Perhaps strangest of all was an Exhibition modern lab, but with no labels:  as Linda said, was that a coffee machine or an electron microscope? We shall never know.  And there was a mock-up of Faraday's Lab, derived from a Harriet Moore watercolour, since it was dismantled and used as a storeroom for some years after Faraday's death.  We were told that the large piece of iron underneath the lab bench was part of an anchor, but the rest of the lab was left to our guesswork.

On the way upstairs, we passed the periodic table, an interactive screen on which you were supposed to note the elements as listed in the Tom Lehrer and Arthur Sullivan song.  We could not make it work, though we both know the elements in Lehrer's random order, since we both know the song:  so nul points for us.

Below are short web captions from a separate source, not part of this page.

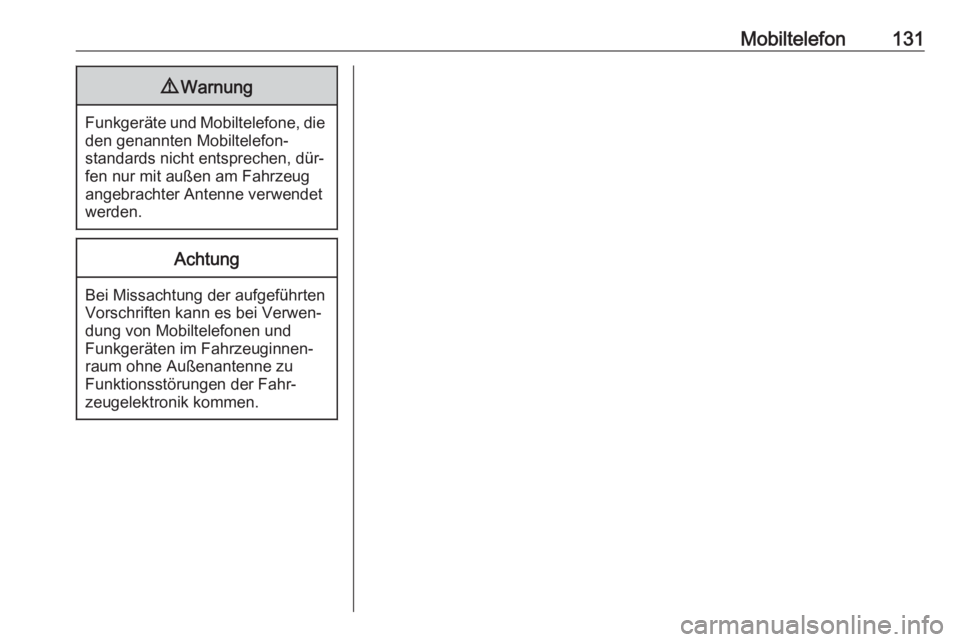 OPEL INSIGNIA 2016  Infotainment-Handbuch (in German) Mobiltelefon1319Warnung
Funkgeräte und Mobiltelefone, die
den genannten Mobiltelefon‐
standards nicht entsprechen, dür‐
fen nur mit außen am Fahrzeug
angebrachter Antenne verwendet werden.
Acht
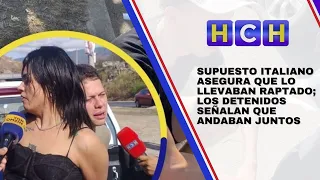 Supuesto italiano asegura que lo llevaban raptado; los detenidos señalan que andaban juntos
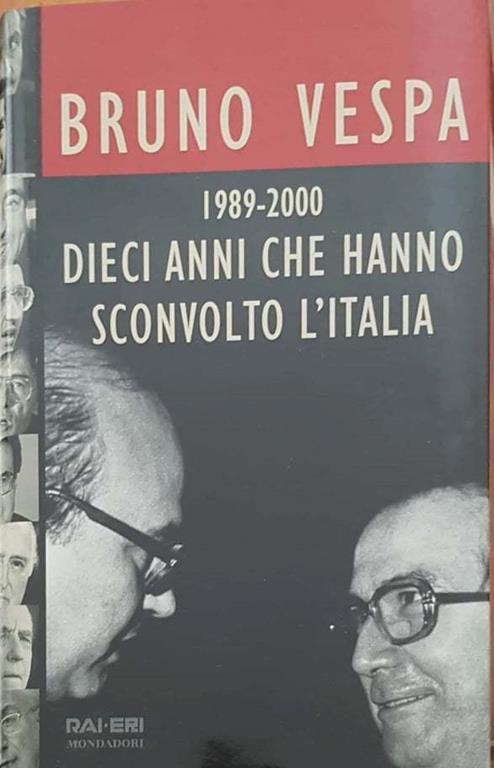 Dieci anni che hanno sconvolto l'Italia. 1989-2000 - Bruno Vespa - copertina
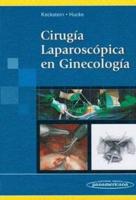 Cirugia Laparoscopica En Ginecologia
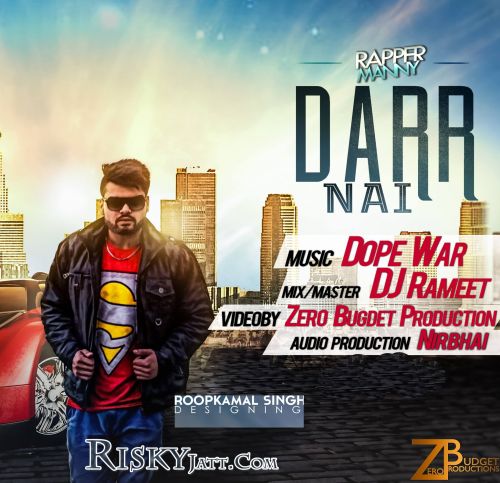 Darr Nai Rapper Manny mp3 song download, Darr Nai Rapper Manny full album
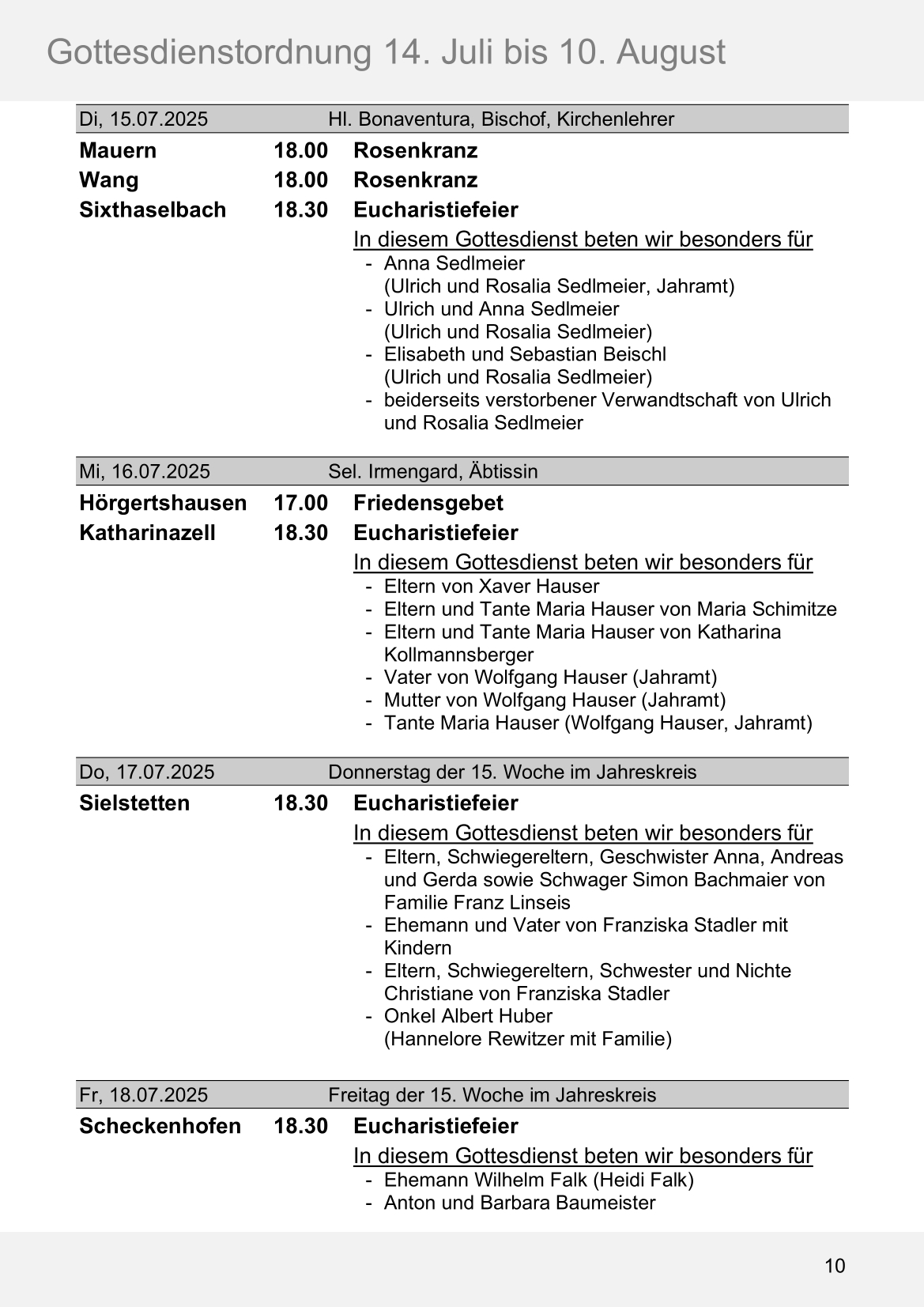 Pfarrblatt für die Pfarrverbände Hörgertshausen-Gammelsdorf und Mauern 14. Juli bis 10. August 2025 Seite 10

Amongst the display cases upstairs was one devoted to Christopher Zeeman, who researched aerodynamics, making use of boomerangs of various kinds. 
If I sound less than enthusiastic about this museum, it is because it is clearly not aimed at people like me: scientists and science students will probably find it riveting.  But I should have appreciated legible captioning. And some context:  what else was going on while these people were doing their thing; when did electricity actually move from the lab to the home and the street;  how much was Faraday paid, compared to the average shop keeper or farm labourer; was there any science education for the mass of the 19th century population (actually I know the answer to this one, but not from this Museum) 

A museum about these remarkable pioneers of British science could be fascinating for all, not just people who already understand the science.